While we are young, the family is the cornerstone of our basic needs: it is our first information to get to know the world. The family teaches us to think about ourselves and others. Also, our emotional foundations depend on how parents treat us, and what messages we receive from their behavior. Children are convinced that everything parents say is true and true.

When the parent makes a judgment about the child's core value, that thought becomes a fact in the child's consciousness. If parents tell their children that they are good, valuable, and loving, then they will form positive and confident thoughts. They will treat others well, because they will find that they deserve it. However, if parents' behavior is negative towards their children considering them worthless, then those children will harmonize their lives with such negative thoughts.

The negative beliefs that children create about themselves continue to persist into adulthood. For example, these negative self-thoughts prepare women to accept partner misconduct. As we develop our thoughts about ourselves, we identify with the mother and learn how females should behave toward males. Father, on the other hand, is our first model of how he treats our mother. That is, the parent report gives us a very important insight into how couples behave.

Neither film, television, nor school can be more influential teachers than our parents' daily lives. Parental behavior becomes a role model for us as we grow older. We receive many messages from parents' behavior. It is not necessary for these messages to be only verbal, but also with the interpretation of behaviors and statements in children. For example, some parents constantly interrupt the children they talk to and this means that their thoughts are irrelevant.

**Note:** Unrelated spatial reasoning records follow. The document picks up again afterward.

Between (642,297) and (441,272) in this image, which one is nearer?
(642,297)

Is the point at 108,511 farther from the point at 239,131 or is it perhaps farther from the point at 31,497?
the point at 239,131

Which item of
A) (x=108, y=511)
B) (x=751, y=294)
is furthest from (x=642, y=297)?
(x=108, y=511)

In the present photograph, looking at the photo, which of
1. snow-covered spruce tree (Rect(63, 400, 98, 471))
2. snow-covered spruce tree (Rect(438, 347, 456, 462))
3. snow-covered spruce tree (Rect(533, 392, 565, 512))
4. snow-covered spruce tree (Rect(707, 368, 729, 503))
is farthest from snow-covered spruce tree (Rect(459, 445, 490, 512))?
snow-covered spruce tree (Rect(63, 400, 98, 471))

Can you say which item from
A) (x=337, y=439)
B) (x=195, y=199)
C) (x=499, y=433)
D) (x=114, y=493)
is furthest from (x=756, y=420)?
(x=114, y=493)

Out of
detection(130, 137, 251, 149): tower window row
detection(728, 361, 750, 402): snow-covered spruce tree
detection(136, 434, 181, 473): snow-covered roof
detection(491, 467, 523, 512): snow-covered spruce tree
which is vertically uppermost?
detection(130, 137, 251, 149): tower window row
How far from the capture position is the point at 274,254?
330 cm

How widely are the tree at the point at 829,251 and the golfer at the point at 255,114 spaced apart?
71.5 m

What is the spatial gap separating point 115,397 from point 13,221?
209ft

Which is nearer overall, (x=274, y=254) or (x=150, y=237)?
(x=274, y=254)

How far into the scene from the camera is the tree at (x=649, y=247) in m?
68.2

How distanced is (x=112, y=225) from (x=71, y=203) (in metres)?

As children, because of addiction, we experience feelings of helplessness in the world we live in. If our family environment is uncomfortable or painful, we protect ourselves by promising ourselves that when we grow up we will treat our parents better. However, since we only know what we have learned as a child, as we grow older we continue to track the reports that provide security. Despite our convictions that we "will do it differently", we often end up copying situations and reports from childhood.

In adulthood we trace our past by remembering messages we received from parents. Although this can be a painful process, it helps us to change our behavior in the future.